[Transcribed page contents]
*** Block opens ***

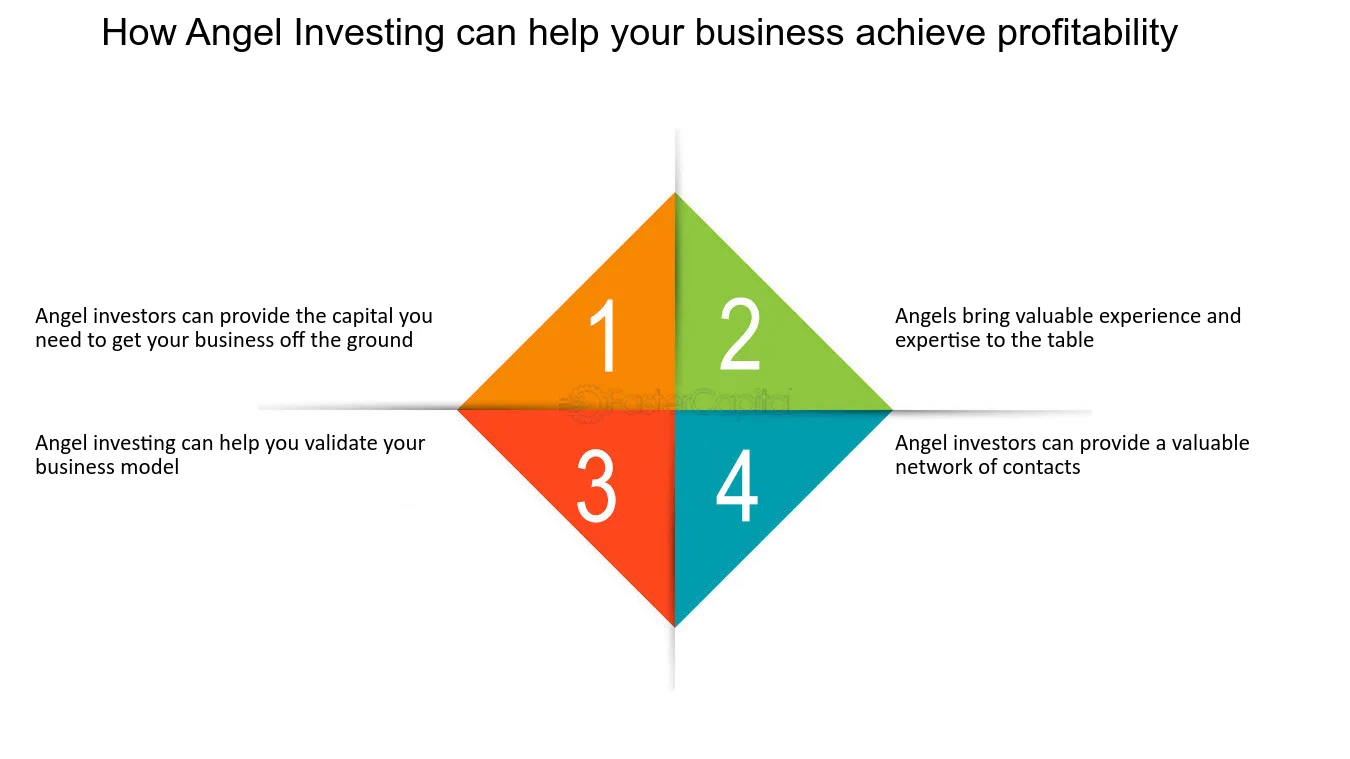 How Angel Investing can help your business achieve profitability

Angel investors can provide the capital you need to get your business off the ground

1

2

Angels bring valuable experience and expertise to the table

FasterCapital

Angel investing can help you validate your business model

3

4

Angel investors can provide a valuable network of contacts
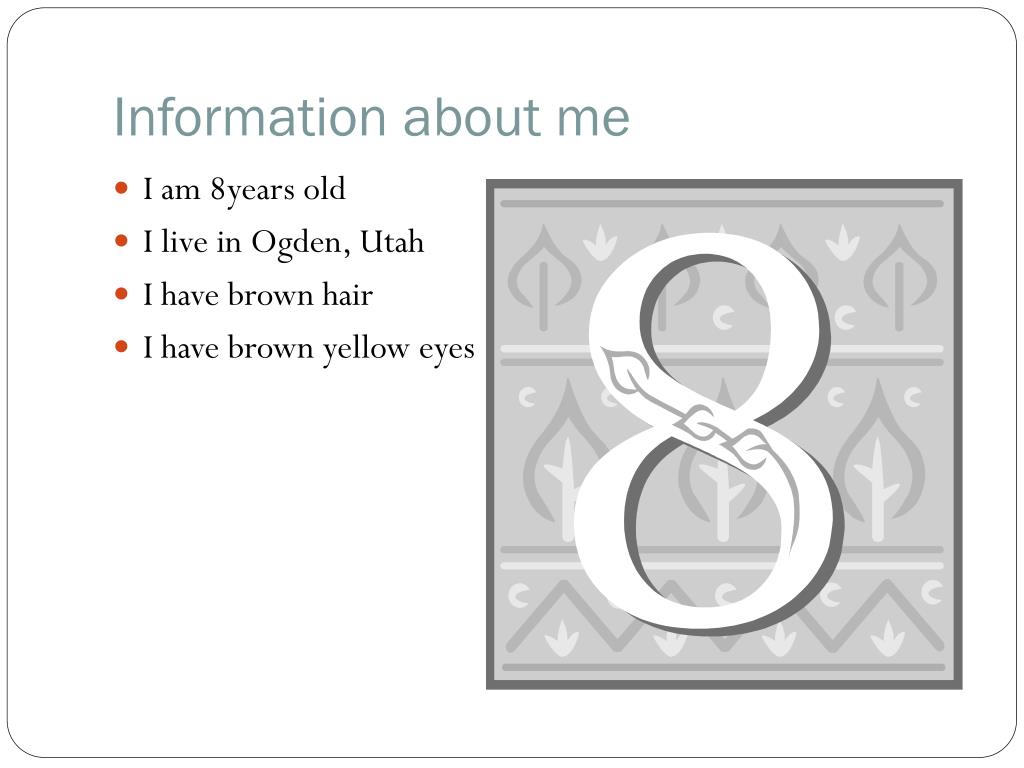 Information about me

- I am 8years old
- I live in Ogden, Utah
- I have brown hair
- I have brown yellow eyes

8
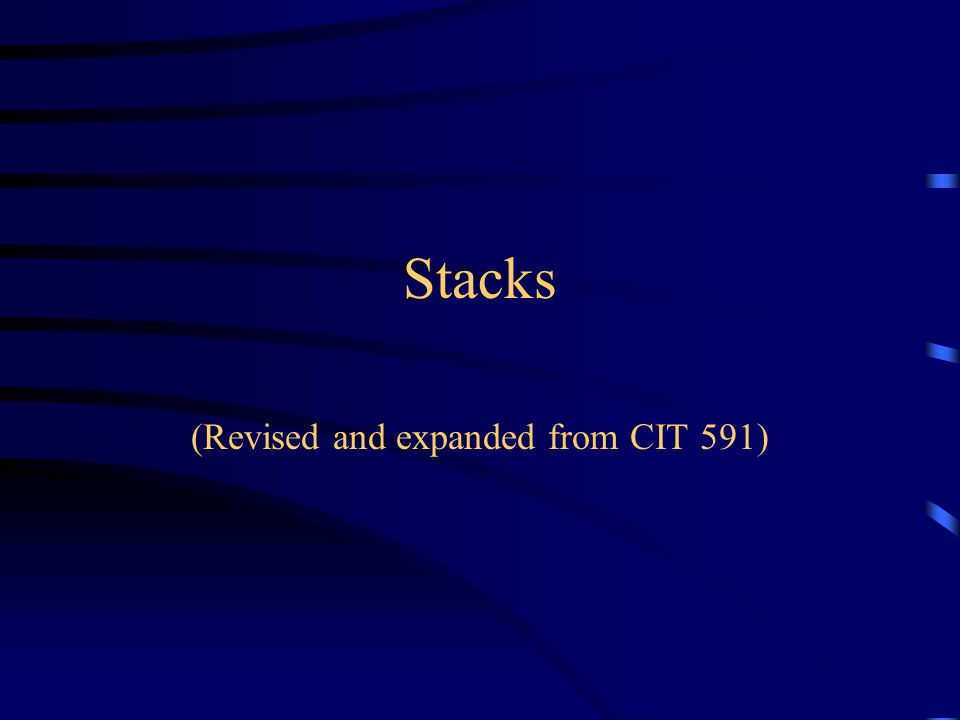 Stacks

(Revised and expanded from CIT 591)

*** Block closes ***

▶ _Task requirements_
Take the line with "- I live in Ogden, Utah" as the first line and the last line of the records above as the final one; reproduce exactly the lines between them, both included, without pictures.

▶ _Answer area_
- I live in Ogden, Utah
- I have brown hair
- I have brown yellow eyes

8
 Stacks

(Revised and expanded from CIT 591)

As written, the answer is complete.